One of the biggest obstacles facing a startup whiskey distiller is time. No matter how quickly you can turn yeast, water, and grains into alcohol, you still need to mature the product in oak barrels to get something you can legally call "whiskey." Most big distillers use 53-gallon charred barrels, which they fill, plug, and stick in an uninsulated warehouse for a few years—or longer, depending on the qualities they're looking for. During that time, the barrels impart color and flavor to the liquid, while absorption and evaporation remove unwanted chemicals. Eventually the distillers decide the whiskey is ready, move it into bottles, and ship them to stores.
All this waiting takes money—a lot of it, and all before you've sold your first bottle. If you're an established distiller, you're covering the upfront costs of your new batches with the profits you're making off the finished ones. But a startup doesn't have that sort of cash flow, which is why many new distillers start with "white" spirits like vodka and gin, then invest in whiskey once the money is flowing.
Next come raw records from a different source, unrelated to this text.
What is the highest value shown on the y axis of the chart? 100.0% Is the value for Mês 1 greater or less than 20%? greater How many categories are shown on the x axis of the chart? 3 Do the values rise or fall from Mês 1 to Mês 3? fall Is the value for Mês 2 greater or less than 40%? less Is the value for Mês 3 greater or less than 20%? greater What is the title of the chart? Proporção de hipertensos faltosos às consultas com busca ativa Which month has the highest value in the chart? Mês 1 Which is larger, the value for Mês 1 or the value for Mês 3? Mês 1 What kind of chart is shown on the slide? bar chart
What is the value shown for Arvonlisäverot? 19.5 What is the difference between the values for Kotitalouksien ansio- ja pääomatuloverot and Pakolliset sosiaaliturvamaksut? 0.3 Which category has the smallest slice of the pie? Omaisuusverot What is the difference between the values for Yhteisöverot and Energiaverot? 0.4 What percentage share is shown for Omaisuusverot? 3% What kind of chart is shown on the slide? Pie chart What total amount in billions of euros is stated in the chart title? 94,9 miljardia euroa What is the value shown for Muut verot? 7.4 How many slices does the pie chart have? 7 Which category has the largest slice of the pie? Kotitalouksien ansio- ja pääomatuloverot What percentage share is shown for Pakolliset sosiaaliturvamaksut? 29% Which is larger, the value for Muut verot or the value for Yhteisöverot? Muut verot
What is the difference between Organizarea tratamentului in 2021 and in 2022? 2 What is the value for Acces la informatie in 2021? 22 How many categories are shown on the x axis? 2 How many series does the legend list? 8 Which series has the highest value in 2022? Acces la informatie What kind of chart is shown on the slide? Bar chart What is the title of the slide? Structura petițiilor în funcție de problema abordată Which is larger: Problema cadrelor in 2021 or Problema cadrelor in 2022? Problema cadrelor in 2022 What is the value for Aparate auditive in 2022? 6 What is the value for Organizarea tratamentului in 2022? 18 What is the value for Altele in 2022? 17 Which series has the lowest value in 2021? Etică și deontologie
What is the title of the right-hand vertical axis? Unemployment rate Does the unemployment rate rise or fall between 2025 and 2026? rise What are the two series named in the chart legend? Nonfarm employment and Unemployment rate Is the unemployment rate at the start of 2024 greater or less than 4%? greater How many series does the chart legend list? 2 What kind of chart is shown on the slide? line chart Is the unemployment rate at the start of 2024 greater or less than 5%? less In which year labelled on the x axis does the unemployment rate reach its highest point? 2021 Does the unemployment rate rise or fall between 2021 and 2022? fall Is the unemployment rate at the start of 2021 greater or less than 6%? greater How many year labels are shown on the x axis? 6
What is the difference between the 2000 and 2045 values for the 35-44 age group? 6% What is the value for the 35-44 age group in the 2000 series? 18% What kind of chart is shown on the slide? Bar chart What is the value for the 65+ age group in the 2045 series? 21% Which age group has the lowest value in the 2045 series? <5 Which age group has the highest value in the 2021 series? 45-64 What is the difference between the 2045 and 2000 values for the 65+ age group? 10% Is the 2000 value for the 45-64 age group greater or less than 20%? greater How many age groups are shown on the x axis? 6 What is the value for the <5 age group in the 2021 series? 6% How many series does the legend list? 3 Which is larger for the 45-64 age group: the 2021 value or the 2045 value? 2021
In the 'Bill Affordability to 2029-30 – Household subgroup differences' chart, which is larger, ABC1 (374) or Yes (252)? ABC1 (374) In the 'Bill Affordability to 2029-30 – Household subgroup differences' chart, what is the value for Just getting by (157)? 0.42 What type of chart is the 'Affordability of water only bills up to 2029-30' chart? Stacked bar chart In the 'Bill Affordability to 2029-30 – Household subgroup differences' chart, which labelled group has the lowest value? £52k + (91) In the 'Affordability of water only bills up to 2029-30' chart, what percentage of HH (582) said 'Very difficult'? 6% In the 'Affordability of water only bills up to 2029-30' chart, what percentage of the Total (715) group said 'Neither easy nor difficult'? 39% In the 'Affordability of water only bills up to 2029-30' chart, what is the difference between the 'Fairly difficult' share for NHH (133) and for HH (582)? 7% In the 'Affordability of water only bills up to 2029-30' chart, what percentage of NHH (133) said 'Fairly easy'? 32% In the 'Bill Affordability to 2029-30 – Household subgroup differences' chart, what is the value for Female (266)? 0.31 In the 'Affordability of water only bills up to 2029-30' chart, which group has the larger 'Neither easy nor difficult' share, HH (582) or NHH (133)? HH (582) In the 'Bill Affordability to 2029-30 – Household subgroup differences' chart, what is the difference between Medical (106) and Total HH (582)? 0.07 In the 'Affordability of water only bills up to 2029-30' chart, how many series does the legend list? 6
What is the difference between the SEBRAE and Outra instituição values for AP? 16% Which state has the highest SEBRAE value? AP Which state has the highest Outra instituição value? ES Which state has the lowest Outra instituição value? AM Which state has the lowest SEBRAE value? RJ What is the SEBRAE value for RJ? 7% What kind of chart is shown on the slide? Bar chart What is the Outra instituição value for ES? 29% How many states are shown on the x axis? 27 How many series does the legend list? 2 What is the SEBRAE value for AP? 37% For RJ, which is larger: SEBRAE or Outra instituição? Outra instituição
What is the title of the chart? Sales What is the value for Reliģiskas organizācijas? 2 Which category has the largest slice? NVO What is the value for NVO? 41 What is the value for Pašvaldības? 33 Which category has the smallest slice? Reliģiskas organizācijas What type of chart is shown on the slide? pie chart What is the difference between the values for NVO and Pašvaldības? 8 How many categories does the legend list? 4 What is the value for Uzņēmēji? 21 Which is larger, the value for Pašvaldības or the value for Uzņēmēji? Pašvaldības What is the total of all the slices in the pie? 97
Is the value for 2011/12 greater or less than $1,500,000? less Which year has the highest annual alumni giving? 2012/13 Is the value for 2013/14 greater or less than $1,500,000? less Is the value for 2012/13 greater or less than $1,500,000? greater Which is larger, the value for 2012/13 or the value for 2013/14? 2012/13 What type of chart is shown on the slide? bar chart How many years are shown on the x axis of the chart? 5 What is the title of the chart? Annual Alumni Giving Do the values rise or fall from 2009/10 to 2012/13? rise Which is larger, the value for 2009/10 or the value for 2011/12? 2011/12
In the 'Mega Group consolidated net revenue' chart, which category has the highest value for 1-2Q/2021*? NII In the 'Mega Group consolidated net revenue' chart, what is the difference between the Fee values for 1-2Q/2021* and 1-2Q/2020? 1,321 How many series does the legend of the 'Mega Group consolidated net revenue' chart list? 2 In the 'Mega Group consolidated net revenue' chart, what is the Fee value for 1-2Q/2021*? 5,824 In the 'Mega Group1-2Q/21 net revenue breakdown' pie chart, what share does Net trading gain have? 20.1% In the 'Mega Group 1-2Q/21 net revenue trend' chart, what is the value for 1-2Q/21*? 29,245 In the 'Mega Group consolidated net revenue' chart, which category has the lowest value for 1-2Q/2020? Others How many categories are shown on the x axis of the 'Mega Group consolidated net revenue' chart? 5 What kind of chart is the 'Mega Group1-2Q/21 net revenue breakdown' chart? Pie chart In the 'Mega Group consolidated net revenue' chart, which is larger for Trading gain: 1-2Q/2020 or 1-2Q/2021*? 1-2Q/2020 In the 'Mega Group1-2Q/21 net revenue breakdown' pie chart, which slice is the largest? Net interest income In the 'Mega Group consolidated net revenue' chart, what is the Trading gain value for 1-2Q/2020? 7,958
But the allure of producing brown liquor is a strong one, so for the last few years entrepreneurial types have been looking for ways around the time conundrum. Some have used "tea bags" of wood chips to increase the surface area of wood in contact with the liquid. Others use barrels with honeycomb patterns cut along their insides, to increase the surface area. Tuthilltown, in upstate New York, has even experimented with vibrations from bass-heavy music to agitate the aging whiskey, thus increasing the movement of the liquid against the wood.